RE spreading it over the range, sort of. There is a tone curve applied when the exposure is pulled down (either by the camera or by the RAW converter). In a way, ISO 50 is the opposite of HTP. With the latter, the camera underexposes by a stop (so setting ISO 200 with HTP is really an ISO 100 exposure, and that's why you can't set ISO 100 with HTP enabled); the reduced exposure preserves a stop of highlights, and the camera boosts the lower luminance range with a tone curve. In both cases, IMO, you _can_ get better results with more control by making the adjustments yourself, rather than using the default tone curves. But it's more work that way.


----------



## tron (Nov 29, 2016)

Thanks for the clarification.


----------



## Orangutan (Nov 29, 2016)

retroreflection said:


> Within a laboratory where one is expected to draw firm conclusions based on data, mucking around in the near zero range of a signal is just plain wrong. Major ethical violation kind of wrong. People die kind of wrong.



+1E3

There may, in fact, be a problem in some 5D4 sensors; however, as the saying goes, the plural of "anecdote" is not "data." Seeing bands when pushing near-zero data is to be expected, and its absence would be a surprise.


----------



## PixelTrawler (Nov 29, 2016)

Orangutan said:


> retroreflection said:
> 
> 
> > Within a laboratory where one is expected to draw firm conclusions based on data, mucking around in the near zero range of a signal is just plain wrong. Major ethical violation kind of wrong. People die kind of wrong.
> ...



Just a question, why would bands be expected? Theres no bands on the 5d3. I think the 5d3 is worse overall but the degradation noise is random with heavy pushes. If the streaks were random it would be much better. 
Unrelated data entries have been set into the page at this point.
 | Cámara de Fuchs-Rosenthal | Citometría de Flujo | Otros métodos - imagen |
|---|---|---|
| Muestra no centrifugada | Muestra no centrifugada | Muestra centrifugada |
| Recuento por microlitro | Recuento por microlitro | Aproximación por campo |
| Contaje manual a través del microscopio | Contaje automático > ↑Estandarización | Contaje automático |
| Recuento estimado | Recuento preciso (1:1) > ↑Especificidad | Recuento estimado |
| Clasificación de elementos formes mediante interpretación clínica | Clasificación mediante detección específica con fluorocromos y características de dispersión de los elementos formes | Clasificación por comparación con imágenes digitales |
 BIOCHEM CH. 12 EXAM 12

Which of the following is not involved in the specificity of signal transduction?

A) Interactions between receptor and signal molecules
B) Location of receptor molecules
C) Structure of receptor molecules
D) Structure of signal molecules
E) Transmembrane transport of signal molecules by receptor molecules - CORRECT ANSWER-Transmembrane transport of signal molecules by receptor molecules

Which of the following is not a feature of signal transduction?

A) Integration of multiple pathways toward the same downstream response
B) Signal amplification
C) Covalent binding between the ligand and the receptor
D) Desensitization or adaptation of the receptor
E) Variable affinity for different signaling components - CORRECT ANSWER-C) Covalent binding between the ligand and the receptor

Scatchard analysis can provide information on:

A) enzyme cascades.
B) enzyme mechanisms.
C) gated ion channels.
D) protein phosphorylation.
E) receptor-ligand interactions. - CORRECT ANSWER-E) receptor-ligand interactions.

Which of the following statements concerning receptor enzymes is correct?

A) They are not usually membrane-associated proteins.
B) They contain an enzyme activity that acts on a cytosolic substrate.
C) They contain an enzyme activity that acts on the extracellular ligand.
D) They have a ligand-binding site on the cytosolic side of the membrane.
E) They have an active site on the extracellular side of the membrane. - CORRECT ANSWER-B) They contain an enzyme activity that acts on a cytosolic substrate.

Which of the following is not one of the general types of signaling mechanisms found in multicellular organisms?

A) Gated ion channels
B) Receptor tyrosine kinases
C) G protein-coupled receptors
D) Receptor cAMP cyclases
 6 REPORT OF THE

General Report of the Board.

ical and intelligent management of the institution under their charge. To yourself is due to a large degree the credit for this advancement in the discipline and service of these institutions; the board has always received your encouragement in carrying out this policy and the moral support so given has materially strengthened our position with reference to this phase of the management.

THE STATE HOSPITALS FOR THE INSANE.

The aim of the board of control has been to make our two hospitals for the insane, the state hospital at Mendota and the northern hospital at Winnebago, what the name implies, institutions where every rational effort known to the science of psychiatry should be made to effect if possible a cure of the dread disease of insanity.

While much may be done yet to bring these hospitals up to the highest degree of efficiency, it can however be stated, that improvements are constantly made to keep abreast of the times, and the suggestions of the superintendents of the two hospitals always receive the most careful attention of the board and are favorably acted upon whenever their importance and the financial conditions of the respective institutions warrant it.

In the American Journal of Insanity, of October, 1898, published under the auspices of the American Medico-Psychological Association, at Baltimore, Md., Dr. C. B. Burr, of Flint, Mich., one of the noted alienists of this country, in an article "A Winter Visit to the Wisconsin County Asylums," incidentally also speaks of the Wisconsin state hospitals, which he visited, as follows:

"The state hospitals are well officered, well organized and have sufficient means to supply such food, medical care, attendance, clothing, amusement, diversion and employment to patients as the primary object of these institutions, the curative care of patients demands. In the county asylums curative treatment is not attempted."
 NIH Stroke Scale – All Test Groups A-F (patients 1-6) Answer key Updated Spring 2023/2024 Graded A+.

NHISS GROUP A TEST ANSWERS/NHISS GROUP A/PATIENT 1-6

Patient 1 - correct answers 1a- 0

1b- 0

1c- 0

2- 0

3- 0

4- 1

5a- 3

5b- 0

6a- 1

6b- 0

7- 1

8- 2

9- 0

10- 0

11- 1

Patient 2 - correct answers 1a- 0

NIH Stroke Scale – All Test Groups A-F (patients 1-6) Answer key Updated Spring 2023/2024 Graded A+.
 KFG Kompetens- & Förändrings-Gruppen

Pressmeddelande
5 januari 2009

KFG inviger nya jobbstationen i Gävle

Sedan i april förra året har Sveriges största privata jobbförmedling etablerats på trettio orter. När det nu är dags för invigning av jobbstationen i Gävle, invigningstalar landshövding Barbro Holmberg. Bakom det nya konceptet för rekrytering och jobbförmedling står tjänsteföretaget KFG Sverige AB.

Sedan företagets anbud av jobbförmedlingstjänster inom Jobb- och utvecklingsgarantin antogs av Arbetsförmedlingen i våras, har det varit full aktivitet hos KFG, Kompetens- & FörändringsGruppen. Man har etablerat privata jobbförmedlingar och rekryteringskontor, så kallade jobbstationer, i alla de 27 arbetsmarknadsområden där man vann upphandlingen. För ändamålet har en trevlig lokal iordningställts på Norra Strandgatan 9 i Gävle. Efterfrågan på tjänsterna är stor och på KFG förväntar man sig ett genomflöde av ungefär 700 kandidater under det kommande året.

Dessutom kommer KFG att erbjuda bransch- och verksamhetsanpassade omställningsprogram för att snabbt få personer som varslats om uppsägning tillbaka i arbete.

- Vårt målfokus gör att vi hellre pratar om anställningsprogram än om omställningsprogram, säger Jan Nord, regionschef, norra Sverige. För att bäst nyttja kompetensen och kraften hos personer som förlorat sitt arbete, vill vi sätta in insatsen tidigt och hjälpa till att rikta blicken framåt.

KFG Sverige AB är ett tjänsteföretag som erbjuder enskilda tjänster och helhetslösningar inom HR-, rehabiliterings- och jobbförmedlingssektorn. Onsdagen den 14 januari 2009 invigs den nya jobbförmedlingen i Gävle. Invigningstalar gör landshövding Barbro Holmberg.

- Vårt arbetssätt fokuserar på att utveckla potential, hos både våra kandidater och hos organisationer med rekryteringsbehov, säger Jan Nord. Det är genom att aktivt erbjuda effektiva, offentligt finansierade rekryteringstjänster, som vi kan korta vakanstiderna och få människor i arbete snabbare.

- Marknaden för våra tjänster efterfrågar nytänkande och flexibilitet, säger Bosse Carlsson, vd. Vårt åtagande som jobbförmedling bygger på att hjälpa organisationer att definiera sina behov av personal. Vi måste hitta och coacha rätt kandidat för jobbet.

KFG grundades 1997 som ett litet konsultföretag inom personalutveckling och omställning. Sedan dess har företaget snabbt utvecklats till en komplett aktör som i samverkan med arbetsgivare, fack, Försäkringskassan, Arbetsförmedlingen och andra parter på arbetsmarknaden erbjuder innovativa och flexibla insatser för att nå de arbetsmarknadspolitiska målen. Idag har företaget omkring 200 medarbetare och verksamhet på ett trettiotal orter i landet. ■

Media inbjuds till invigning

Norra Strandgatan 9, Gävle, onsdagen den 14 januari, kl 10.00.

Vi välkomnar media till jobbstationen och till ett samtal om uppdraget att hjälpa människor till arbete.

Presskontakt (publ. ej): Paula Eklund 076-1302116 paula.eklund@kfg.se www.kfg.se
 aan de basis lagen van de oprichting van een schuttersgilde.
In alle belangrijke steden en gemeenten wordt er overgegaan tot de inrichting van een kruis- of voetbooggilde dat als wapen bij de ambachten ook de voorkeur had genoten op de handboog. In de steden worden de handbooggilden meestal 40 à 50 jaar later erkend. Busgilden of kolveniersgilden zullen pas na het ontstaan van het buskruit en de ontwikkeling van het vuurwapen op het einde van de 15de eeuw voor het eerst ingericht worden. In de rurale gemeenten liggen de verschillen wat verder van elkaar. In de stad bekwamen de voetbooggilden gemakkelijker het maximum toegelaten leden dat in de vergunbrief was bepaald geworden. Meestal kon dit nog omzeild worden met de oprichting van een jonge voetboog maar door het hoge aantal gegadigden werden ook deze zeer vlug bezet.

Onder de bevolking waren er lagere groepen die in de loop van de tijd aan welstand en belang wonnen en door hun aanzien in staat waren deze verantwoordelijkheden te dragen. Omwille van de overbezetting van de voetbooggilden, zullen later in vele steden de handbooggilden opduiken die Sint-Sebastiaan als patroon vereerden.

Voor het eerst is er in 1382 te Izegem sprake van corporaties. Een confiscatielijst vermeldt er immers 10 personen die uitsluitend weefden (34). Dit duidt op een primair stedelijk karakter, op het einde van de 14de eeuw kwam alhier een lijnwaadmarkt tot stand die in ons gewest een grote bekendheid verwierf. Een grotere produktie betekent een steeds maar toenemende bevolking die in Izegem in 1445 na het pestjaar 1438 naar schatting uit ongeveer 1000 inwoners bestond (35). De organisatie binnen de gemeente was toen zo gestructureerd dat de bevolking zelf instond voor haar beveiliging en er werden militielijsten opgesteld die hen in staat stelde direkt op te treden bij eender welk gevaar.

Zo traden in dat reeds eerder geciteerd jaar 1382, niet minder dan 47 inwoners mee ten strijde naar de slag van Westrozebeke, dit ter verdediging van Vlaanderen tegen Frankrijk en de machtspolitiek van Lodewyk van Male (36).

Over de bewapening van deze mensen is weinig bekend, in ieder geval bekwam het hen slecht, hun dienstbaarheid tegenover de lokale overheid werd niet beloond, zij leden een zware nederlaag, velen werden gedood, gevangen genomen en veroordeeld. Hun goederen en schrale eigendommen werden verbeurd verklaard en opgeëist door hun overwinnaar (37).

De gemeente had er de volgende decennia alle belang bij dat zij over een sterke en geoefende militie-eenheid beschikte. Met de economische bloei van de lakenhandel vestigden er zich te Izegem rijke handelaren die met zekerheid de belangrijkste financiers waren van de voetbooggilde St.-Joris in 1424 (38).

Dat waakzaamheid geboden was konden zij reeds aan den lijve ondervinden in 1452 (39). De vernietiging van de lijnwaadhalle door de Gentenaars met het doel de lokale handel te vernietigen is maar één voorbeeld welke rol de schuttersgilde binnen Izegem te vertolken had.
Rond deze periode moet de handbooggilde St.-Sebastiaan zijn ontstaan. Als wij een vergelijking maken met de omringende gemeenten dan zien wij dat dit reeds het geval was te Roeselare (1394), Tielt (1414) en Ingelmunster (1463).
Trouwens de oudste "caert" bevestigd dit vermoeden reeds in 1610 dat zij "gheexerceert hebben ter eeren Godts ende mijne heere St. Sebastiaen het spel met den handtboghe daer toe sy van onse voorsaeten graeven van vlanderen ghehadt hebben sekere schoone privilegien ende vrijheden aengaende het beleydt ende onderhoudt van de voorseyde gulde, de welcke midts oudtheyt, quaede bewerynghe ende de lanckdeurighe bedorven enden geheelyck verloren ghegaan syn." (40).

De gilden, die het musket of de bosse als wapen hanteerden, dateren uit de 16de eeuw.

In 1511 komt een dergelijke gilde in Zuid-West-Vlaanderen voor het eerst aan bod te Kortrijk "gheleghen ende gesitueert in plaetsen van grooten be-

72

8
I see FW 1.03 is now out also. It will be interesting to see if there are further improvements.


----------



## Mikehit (Nov 29, 2016)

> Just a question, why would bands be expected? Theres no bands on the 5d3. I think the 5d3 is worse overall but the degradation noise is random with heavy pushes. If the streaks were random it would be much better.



That seems to be the message - it is not whether there are more artifacts, but whether you prefer those artifacts to be exhibited as more obvious noise or a bit of banding.


----------



## Mikehit (Nov 29, 2016)

retroreflection said:


> What would be needed? A light or lights with controlled and stable luminance. A scene with controlled and stable color and reflectance, along with controlled and stable geometry (for example, shadow lines must not change). These controls over the scene must extend to the whole volume of the room, so it is probably best to construct a standard box to contain it all. To standardize this system (because anyone and everyone needs to be able to replicate the results), allow for another couple hundred pages on this thread. Better yet, assemble a few concerned citizens in an airport hotel somewhere and do a pretend ISO committee. You will blow many times the cost of a 5DIV. I am not making fun.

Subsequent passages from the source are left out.